Und nochmals zum VDSI Positionspapier, auch die Ausführungen zu Kammermitgliedschaften (z.B. Industrie- und Handelskammer)
sind nicht ganz richtig. Die Kammerzugehörigkeit ergibt sich nicht aus der gewerberechtlichen Einstufung, sondern
aus der steuerrechtlichen Einstufung. Siehe dazu Beispielhaft das IHK- Gesetz:
§ 2 Abs. 1 IHKG:
"Zur Industrie- und Handelskammer gehören, sofern sie zur Gewerbesteuer veranlagt sind, natürliche Personen,
Handelsgesellschaften, andere Personenmehrheiten und juristische Personen des privaten und des öffentlichen Rechts, welche im
Bezirk der Industrie- und Handelskammer eine Betriebsstätte unterhalten (Kammerzugehörige)."
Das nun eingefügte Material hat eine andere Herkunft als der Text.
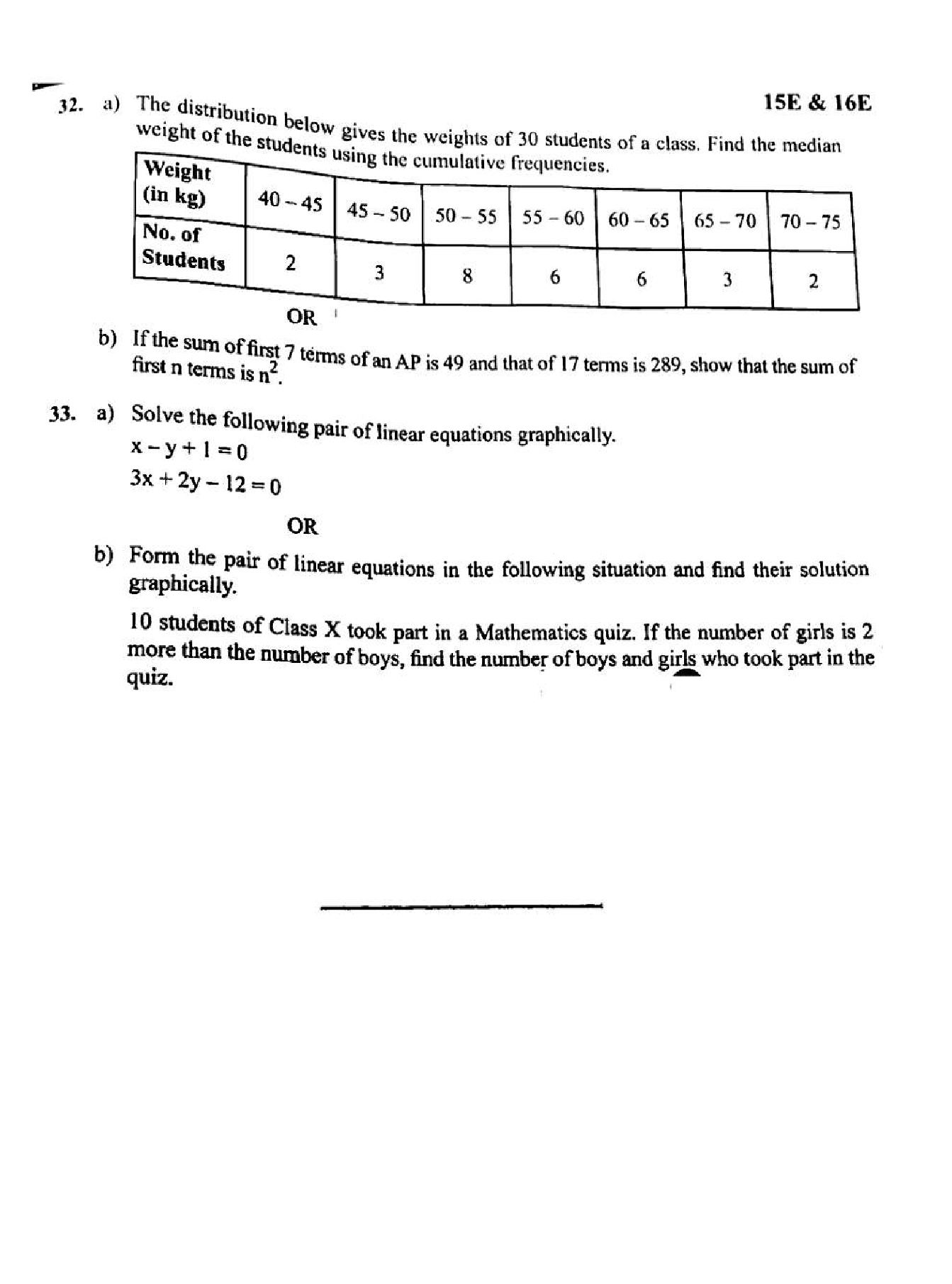 15E & 16E

32. a) The distribution below gives the weights of 30 students of a class. Find the median weight of the students using the cumulative frequencies.

| Weight (in kg) | 40 – 45 | 45 – 50 | 50 – 55 | 55 – 60 | 60 – 65 | 65 – 70 | 70 – 75 |
|---|---|---|---|---|---|---|---|
| No. of Students | 2 | 3 | 8 | 6 | 6 | 3 | 2 |

OR

b) If the sum of first 7 terms of an AP is 49 and that of 17 terms is 289, show that the sum of first n terms is $n^2$.

33. a) Solve the following pair of linear equations graphically.
$x - y + 1 = 0$
$3x + 2y - 12 = 0$

OR

b) Form the pair of linear equations in the following situation and find their solution graphically.

10 students of Class X took part in a Mathematics quiz. If the number of girls is 2 more than the number of boys, find the number of boys and girls who took part in the quiz.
Und da sind wir wieder bei meinem Rechtsanwalt/GmbH- Beispiel. Dieser würde aufgrund der steuerrechtlichen Einstufung als
Gewerbe, auch nach § 2 Abs. 1 IHKG herangezogen werden. Auch wenn er formal nach Gewerbeordnung ein Freiberufler ist.
Wenn Sie als Freiberufler anerkannt wurden, dann ist das schön. Wobei der Freiberufler- Status auch jederzeit
wieder aberkannt werden kann, dies ist sogar rückwirkend möglich. Dies nur als allgemeine Information, um auch mal die Bedeutung von
falschen Einstufungen deutlich zu machen. Man sollte daher nicht die Rechtslage aus dem Auge verlieren, da diese Rechtsgrundlage
dieses keineswegs ohne weiteres hergibt. Und auch das VDSI- Positionspapier ist schön und gut, es hat aber keine Rechtskraft noch
entspricht es vollumfänglich der Rechtsprechung der Verwaltungsgerichte oder der Gewerbeordnung. Im übrigen kenne ich auch genug
Fachkräfte für Arbeitssicherheit, Architekten und Sachverständige. Und keineswegs sind alle davon "reine" (steuer- und gewerberechtlich
gesehen) Freiberufler. Zum Beispiel weil sie Leistungen anbieten, die als Gewerbe eingestuft wurden.